(What you are asked to do)
Report how many lines in the material contain the string "marking". Give only the number.

Scene question material:
Start

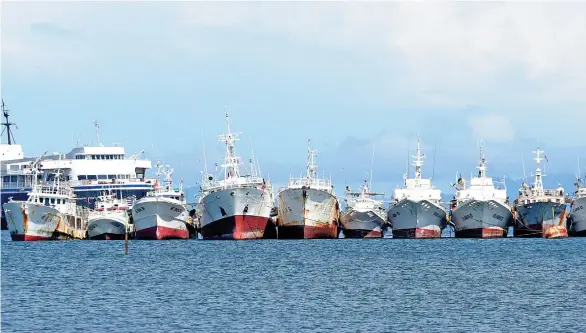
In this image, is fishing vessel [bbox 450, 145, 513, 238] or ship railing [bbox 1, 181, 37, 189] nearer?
fishing vessel [bbox 450, 145, 513, 238]

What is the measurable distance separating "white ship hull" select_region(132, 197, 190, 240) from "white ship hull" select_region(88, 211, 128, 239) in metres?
2.20

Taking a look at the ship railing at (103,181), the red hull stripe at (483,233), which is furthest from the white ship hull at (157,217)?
the ship railing at (103,181)

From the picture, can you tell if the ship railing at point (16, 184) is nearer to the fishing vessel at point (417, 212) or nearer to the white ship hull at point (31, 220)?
the white ship hull at point (31, 220)

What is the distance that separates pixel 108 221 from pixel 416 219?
90.3ft

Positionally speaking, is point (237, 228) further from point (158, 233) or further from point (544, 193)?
point (544, 193)

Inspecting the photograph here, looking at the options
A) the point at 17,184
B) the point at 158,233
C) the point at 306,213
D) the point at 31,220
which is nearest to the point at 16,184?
the point at 17,184

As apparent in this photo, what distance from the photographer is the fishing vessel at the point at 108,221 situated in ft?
367

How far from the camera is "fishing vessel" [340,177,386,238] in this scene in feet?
372

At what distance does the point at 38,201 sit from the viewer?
110 m

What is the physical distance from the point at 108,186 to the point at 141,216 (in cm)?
2901

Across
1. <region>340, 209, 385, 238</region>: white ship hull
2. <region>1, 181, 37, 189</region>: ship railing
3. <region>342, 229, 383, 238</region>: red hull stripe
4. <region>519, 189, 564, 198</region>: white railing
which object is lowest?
<region>342, 229, 383, 238</region>: red hull stripe

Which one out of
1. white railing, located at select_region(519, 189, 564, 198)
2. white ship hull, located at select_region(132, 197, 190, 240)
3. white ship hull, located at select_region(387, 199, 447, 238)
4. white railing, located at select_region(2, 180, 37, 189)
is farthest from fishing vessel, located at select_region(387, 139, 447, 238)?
white railing, located at select_region(2, 180, 37, 189)

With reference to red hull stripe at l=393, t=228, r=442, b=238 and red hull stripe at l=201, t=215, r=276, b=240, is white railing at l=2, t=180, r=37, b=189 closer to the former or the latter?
red hull stripe at l=201, t=215, r=276, b=240

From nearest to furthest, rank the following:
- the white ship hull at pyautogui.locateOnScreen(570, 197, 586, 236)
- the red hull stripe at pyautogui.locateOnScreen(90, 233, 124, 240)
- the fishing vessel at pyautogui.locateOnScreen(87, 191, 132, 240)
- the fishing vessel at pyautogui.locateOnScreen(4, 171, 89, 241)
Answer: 1. the fishing vessel at pyautogui.locateOnScreen(4, 171, 89, 241)
2. the fishing vessel at pyautogui.locateOnScreen(87, 191, 132, 240)
3. the white ship hull at pyautogui.locateOnScreen(570, 197, 586, 236)
4. the red hull stripe at pyautogui.locateOnScreen(90, 233, 124, 240)
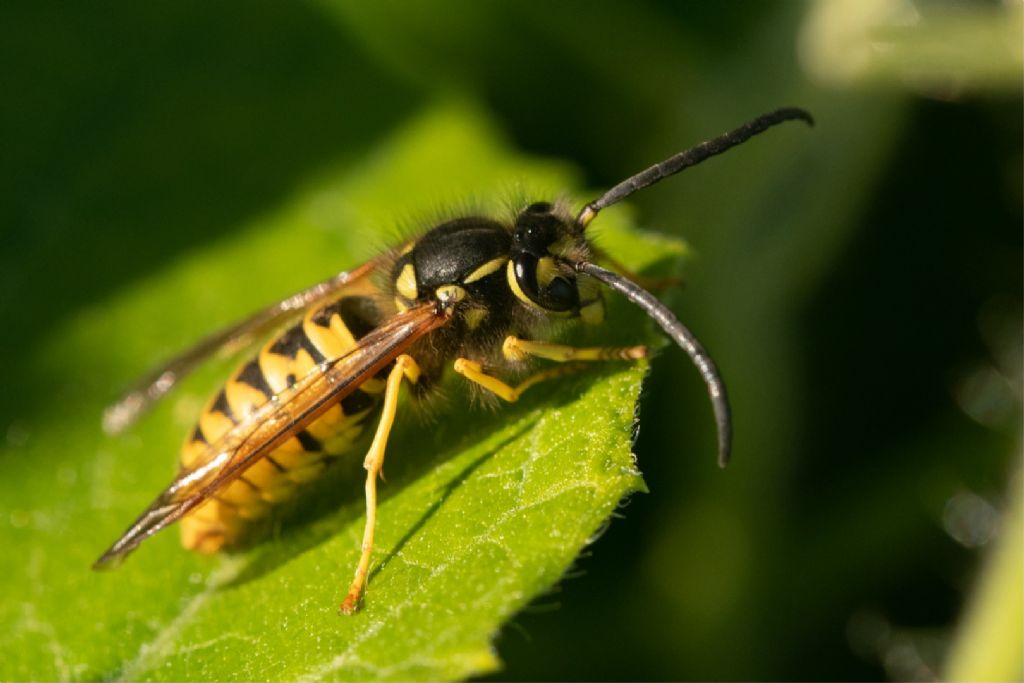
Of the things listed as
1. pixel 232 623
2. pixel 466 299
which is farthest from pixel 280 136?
pixel 232 623

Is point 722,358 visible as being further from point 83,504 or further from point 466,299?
point 83,504

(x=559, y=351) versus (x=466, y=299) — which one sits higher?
(x=466, y=299)

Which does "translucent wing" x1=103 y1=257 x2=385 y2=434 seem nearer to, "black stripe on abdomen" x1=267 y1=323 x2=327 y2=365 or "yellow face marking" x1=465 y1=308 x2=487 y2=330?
"black stripe on abdomen" x1=267 y1=323 x2=327 y2=365

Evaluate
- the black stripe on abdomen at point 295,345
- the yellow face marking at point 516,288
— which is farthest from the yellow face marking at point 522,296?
the black stripe on abdomen at point 295,345

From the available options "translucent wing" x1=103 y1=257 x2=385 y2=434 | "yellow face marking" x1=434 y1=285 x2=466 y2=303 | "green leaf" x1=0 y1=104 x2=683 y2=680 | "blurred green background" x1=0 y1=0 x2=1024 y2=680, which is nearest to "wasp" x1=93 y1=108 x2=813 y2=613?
"yellow face marking" x1=434 y1=285 x2=466 y2=303

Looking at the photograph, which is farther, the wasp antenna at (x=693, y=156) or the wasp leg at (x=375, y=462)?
the wasp antenna at (x=693, y=156)

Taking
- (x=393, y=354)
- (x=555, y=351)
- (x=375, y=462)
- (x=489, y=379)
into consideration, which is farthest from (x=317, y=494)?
(x=555, y=351)

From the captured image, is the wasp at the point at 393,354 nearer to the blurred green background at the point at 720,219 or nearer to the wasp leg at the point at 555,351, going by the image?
the wasp leg at the point at 555,351
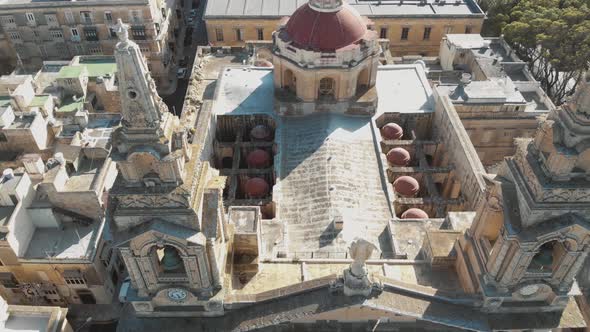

End

(Result)
5